Part 8
Il était non moins chagrin de voir sa mère attachée avec un bâton, même en pensant que c'était la sagesse supérieure des animaux-hommes qui l'avait voulu. Cela sentait l'esclavage. À l'esclavage il n'avait pas été habitué. La liberté de rôder, de courir, de se coucher par terre, là où il lui plaisait, avait été son lot jusqu'à ce jour et, maintenant, il était captif. Les mouvements de sa mère étaient réduits à la longueur du bâton auquel elle était liée. Et à ce même bâton il était comme lié lui-même, car il n'avait pas encore eu l'idée qu'il pouvait se séparer de sa mère.

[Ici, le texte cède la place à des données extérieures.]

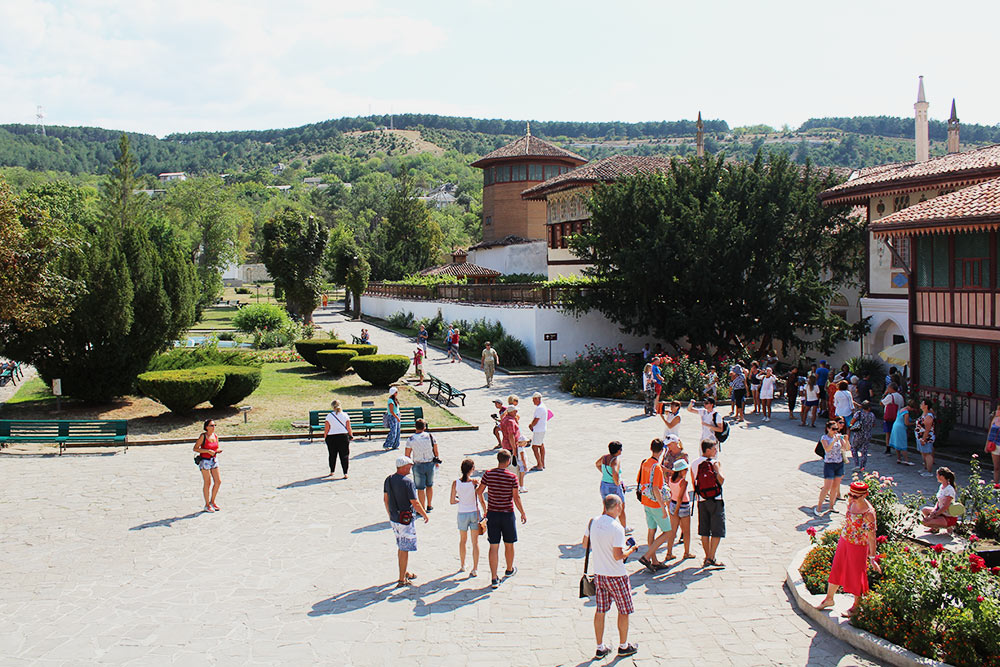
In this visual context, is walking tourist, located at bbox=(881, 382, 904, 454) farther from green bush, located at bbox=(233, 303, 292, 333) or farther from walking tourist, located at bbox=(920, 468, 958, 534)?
green bush, located at bbox=(233, 303, 292, 333)

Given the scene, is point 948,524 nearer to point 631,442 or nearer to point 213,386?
point 631,442

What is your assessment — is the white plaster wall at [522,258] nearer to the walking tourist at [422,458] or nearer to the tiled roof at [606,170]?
the tiled roof at [606,170]

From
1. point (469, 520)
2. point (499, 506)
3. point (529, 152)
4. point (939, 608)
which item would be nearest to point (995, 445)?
point (939, 608)

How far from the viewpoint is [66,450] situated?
1627 centimetres

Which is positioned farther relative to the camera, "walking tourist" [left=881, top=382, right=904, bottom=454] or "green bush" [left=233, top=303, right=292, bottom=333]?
"green bush" [left=233, top=303, right=292, bottom=333]

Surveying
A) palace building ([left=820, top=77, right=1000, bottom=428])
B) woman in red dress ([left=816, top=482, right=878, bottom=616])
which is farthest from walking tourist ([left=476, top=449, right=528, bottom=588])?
palace building ([left=820, top=77, right=1000, bottom=428])

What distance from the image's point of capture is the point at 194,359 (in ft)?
72.0

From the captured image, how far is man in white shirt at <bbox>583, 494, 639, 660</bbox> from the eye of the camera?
7.05 m

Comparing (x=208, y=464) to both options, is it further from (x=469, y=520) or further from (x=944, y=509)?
(x=944, y=509)

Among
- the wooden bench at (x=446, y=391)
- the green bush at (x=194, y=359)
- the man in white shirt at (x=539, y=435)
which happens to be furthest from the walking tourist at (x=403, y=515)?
the green bush at (x=194, y=359)

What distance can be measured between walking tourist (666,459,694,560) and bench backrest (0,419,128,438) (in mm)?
11735

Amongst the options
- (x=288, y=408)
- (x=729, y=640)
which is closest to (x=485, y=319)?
(x=288, y=408)

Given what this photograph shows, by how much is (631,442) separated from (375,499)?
6.23 m

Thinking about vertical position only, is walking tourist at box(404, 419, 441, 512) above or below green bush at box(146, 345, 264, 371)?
below
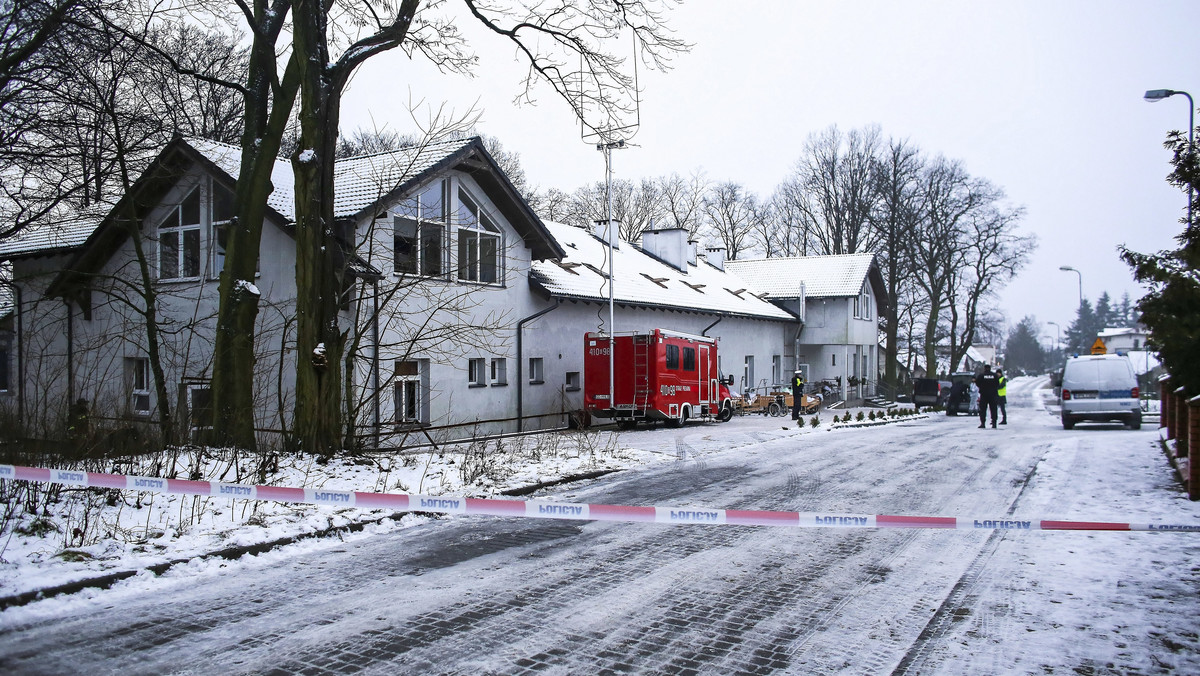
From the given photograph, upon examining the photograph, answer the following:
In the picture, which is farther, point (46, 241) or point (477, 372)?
point (46, 241)

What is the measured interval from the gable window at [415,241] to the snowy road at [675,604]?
34.0 feet

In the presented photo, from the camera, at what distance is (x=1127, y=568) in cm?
692

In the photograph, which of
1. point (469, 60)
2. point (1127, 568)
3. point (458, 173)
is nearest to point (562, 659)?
point (1127, 568)

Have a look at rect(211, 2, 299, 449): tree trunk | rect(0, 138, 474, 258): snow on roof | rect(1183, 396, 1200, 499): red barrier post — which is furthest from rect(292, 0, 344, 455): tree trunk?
rect(1183, 396, 1200, 499): red barrier post

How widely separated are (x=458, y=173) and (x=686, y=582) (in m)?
15.8

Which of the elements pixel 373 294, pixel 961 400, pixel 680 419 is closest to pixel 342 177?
pixel 373 294

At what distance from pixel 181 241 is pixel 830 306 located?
113ft

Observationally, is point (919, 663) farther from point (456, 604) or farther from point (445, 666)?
point (456, 604)

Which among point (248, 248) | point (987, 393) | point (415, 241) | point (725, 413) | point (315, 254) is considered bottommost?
point (725, 413)

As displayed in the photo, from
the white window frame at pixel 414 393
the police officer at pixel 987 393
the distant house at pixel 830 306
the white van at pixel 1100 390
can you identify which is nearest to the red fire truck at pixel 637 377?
the white window frame at pixel 414 393

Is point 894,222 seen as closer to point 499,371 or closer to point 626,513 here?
point 499,371

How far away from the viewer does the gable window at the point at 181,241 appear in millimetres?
20094

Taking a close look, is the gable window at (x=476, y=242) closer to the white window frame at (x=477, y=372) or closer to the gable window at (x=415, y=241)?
the gable window at (x=415, y=241)

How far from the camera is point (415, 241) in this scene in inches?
748
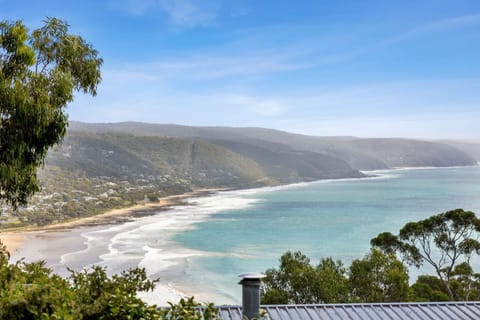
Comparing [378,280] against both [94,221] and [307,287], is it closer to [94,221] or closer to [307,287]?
[307,287]

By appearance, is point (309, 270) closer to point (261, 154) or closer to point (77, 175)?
point (77, 175)

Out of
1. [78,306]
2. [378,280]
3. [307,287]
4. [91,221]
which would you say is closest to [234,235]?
[91,221]

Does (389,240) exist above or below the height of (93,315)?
below

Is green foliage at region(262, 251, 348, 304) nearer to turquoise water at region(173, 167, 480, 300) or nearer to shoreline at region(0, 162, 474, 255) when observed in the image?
turquoise water at region(173, 167, 480, 300)

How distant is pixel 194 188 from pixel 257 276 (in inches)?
4152

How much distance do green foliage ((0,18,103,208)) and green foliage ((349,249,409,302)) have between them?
48.6ft

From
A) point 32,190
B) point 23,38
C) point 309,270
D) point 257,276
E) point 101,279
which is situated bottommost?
point 309,270

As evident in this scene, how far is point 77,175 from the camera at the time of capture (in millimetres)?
93812

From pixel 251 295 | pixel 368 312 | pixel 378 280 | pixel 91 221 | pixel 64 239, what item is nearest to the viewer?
pixel 251 295

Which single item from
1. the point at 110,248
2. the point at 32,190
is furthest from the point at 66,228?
the point at 32,190

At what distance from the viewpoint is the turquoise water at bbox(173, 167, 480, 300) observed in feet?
121

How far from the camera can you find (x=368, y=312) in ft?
29.2

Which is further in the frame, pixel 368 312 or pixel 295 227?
pixel 295 227

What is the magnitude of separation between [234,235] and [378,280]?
32542 mm
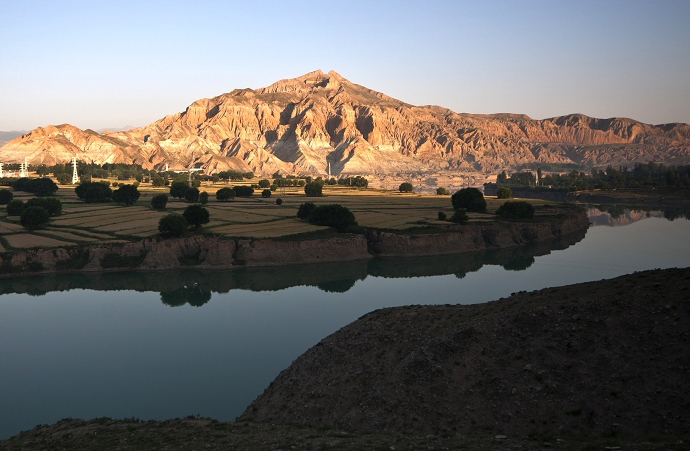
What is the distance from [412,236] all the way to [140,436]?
5425cm

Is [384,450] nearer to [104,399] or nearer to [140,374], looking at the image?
[104,399]

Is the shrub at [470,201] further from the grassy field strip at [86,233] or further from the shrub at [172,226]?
the grassy field strip at [86,233]

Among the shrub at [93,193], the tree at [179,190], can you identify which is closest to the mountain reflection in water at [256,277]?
the shrub at [93,193]

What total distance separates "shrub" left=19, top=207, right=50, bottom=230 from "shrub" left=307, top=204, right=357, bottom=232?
108 ft

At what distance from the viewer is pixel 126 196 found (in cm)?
9494

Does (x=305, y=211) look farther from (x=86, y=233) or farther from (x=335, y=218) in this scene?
(x=86, y=233)

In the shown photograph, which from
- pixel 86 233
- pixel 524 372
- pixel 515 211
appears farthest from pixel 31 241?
pixel 515 211

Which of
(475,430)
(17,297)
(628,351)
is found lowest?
(17,297)

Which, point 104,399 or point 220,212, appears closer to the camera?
point 104,399

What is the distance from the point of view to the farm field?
218 feet

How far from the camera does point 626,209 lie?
432ft

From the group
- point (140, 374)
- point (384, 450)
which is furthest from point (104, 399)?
point (384, 450)

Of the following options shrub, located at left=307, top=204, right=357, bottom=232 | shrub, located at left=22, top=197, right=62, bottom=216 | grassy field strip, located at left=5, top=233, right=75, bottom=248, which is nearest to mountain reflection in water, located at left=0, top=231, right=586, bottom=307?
grassy field strip, located at left=5, top=233, right=75, bottom=248

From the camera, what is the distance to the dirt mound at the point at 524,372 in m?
17.7
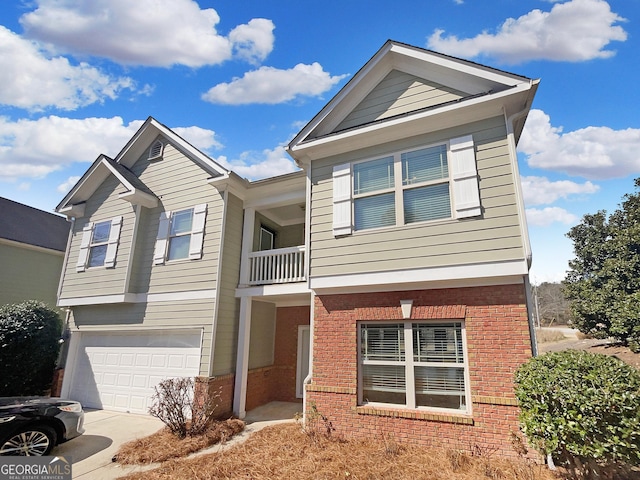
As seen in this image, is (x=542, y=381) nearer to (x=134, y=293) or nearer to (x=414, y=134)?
(x=414, y=134)

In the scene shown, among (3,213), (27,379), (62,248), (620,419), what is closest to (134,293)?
(27,379)

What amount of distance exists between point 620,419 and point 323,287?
4991 millimetres

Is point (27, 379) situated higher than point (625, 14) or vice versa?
point (625, 14)

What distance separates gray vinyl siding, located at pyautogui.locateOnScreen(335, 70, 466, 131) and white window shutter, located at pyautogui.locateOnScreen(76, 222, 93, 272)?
32.4ft

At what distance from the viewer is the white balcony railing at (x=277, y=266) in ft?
30.0

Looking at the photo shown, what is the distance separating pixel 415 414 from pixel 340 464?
1650 millimetres

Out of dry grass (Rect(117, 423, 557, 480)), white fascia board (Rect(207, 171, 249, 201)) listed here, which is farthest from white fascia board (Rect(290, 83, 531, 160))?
dry grass (Rect(117, 423, 557, 480))

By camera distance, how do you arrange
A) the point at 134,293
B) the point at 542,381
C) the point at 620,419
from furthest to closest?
1. the point at 134,293
2. the point at 542,381
3. the point at 620,419

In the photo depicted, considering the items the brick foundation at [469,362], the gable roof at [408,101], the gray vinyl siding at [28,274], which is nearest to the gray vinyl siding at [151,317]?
the brick foundation at [469,362]

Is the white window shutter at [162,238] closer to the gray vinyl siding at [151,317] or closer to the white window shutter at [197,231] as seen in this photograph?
the white window shutter at [197,231]

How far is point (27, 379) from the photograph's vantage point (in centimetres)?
1034

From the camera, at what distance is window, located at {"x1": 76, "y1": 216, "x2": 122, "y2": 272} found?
1082 cm

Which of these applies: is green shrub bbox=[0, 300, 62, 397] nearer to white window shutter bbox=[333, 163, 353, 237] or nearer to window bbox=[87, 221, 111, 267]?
window bbox=[87, 221, 111, 267]

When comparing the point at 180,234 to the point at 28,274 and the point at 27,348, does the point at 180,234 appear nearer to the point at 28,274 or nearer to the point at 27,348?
the point at 27,348
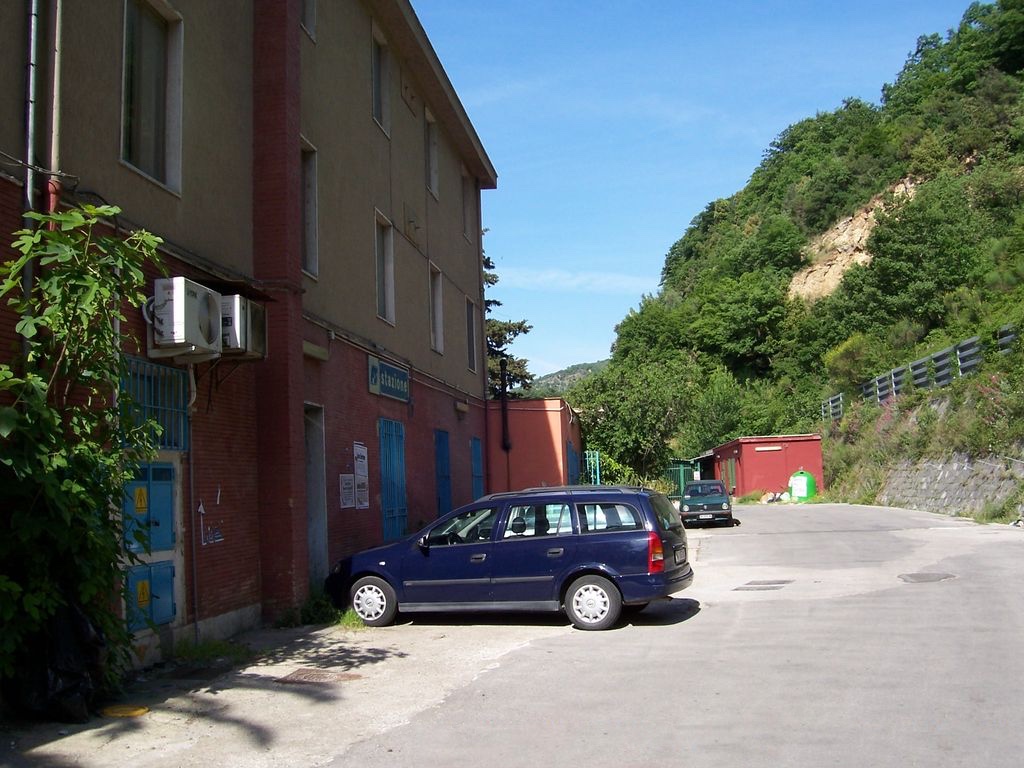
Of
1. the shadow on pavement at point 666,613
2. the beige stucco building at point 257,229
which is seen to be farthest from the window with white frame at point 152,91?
the shadow on pavement at point 666,613

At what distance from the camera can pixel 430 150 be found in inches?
830

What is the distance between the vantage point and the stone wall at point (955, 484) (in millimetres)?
25359

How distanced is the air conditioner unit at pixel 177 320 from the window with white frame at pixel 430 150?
1175 cm

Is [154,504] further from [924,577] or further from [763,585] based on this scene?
[924,577]

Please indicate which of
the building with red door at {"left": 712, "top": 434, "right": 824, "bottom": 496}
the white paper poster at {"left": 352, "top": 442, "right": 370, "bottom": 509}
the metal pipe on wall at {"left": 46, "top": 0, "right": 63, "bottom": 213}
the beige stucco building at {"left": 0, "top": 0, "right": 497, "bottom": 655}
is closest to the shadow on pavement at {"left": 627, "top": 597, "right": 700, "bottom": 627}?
the beige stucco building at {"left": 0, "top": 0, "right": 497, "bottom": 655}

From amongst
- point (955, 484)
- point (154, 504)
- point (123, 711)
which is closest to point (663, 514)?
point (154, 504)

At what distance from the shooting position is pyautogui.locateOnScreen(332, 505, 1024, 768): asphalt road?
5.87m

Il n'aima pas cette contrainte. Il n'aima pas non plus quand les animaux-hommes, s'étant levés, se remirent en marche. Un animal-homme, malingre d'aspect, prit dans sa main la lanière du bâton qui attachait Kiche et emmena la louve derrière lui. Derrière Kiche suivait Croc-Blanc, grandement perturbé et tourmenté par la nouvelle aventure qui s'abattait sur lui.
Le cortège descendit la vallée, continuant bien au-delà des plus longues courses du louveteau, jusqu'au point où le torrent se jetait dans le fleuve Mackenzie. À cet endroit, des canots étaient juchés en l'air, sur des perches, et s'étendaient des claies destinées à faire sécher le poisson.
On s'arrêta et on campa. La supériorité des animaux-hommes s'affirmait de plus en plus. Plus encore que leur domination sur les chiens aux dents aiguës, ce spectacle marquait leur puissance. Grâce à leur pouvoir d'imprimer du mouvement aux choses immobiles, il leur était loisible de changer la vraie face du monde.
La plantation et le dressage des perches destinées à monter le camp attira l'attention du louveteau. Cette opération était peu de chose, accomplie par les mêmes créatures qui lançaient à distance des bâtons et des pierres. Mais, quand il vit les perches se réunir et se couvrir de toiles et de peaux, pour former des tentes, Croc-Blanc fut stupéfait. Ces tentes, d'une colossale et impressionnante grandeur, s'élevaient partout autour de lui, grandissant à vue d'œil, de tous côtés, comme de monstrueuses formes de vie. Elles emplissaient le champ presque entier de sa vision et, menaçantes, le dominaient lui-même. Lorsque la brise les agitait, en de grands mouvements, il se couchait sur le sol, effaré et craintif, sans toutefois les perdre des yeux, prêt à bondir et à fuir au loin, s'il lui arrivait de les voir se précipiter sur sa tête.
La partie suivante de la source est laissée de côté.